Dive deeper into individual examples:

In [None]:
first_item = phishing_report["eval_output_items"][0]
first_item["id"], first_item["score"], first_item["reasoning"]

**Artifacts generated:**
- `workflow_output.json`: every workflow run plus intermediate steps — perfect for understanding *why* an evaluator scored an item poorly.
- `<evaluator_name>_output.json`: evaluator-specific metrics. Many built-in evaluators include `judgment` or `explanation` fields; custom ones can add any debugging payload you need.
- Optional profiler outputs: CSV/JSON snapshots that estimate runtime, latency bottlenecks, or token uniqueness if those toggles are enabled in the config.

Each evaluator JSON shares a consistent structure (`average_score`, `eval_output_items`, optional `metadata`), which means you can parse them with a single helper and aggregate across runs. Consider enriching `reasoning` with extra context (for example, GUIDs or remediation links) so triage engineers can jump straight to action items when a score dips.

In [None]:
# Explore more evaluation output here

## Wrap-Up & Next Steps

Congratulations! You now understand how to:
- Wire up datasets, built-in evaluators, and custom metrics in NAT.
- Execute `nat eval` and interpret the results with confidence.
- Iterate thoughtfully, keeping evaluation at the center of your workflow development cycle.

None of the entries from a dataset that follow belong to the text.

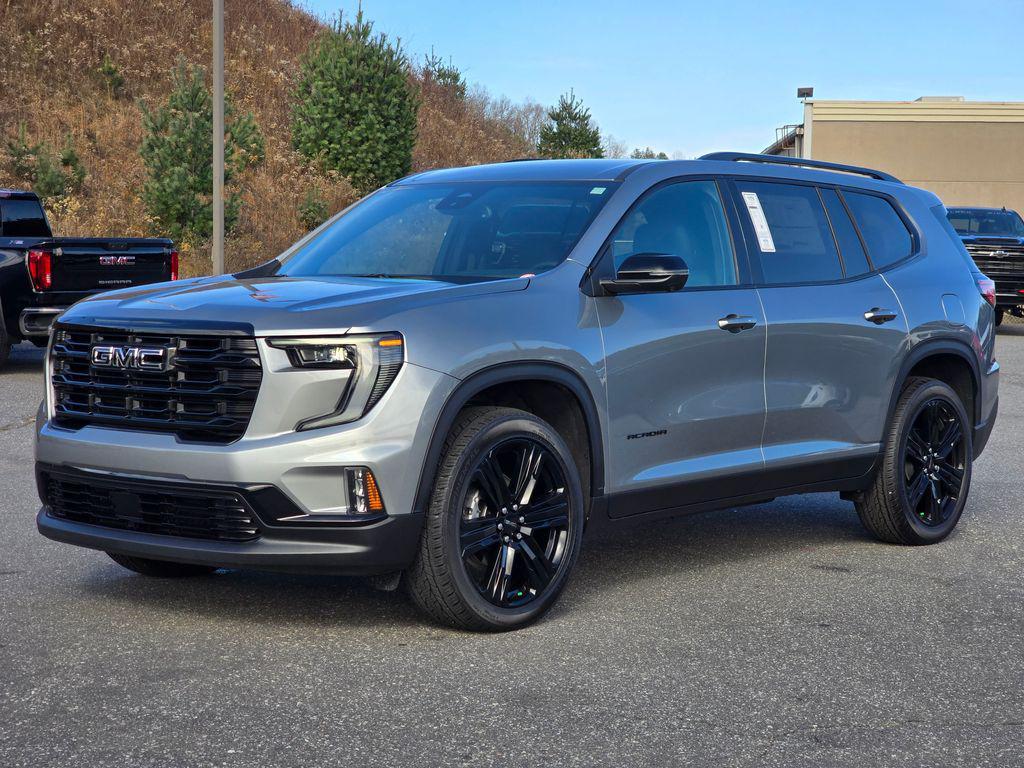 used 2025 GMC Acadia car, priced at $49,604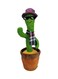 Electric Dancing Cactus Plant Stuffed Toy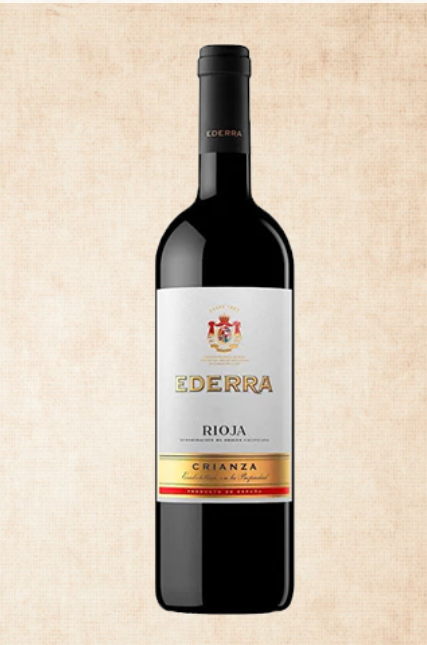 Ederra Crianza Rioja 750ml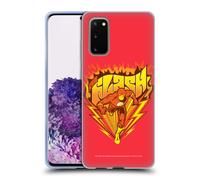 THE FLASH DC COMICS VINTAGE CUSTODIA COVER MORBIDA IN GEL PER SAMSUNG TELEFONI 1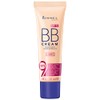 Rimmel London BB Cream with Brightening Effect, Light, 30ml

**Where to go from here:**
1. Expand the dataset with real phishing/benign emails your team cares about.
2. Add evaluators that capture business-specific risks (false negatives may cost more than false positives).
3. Automate: run this evaluation in CI or scheduled jobs so you always know when performance drifts.

Happy evaluating! Share your discoveries with the team so everyone benefits from the improvements you make.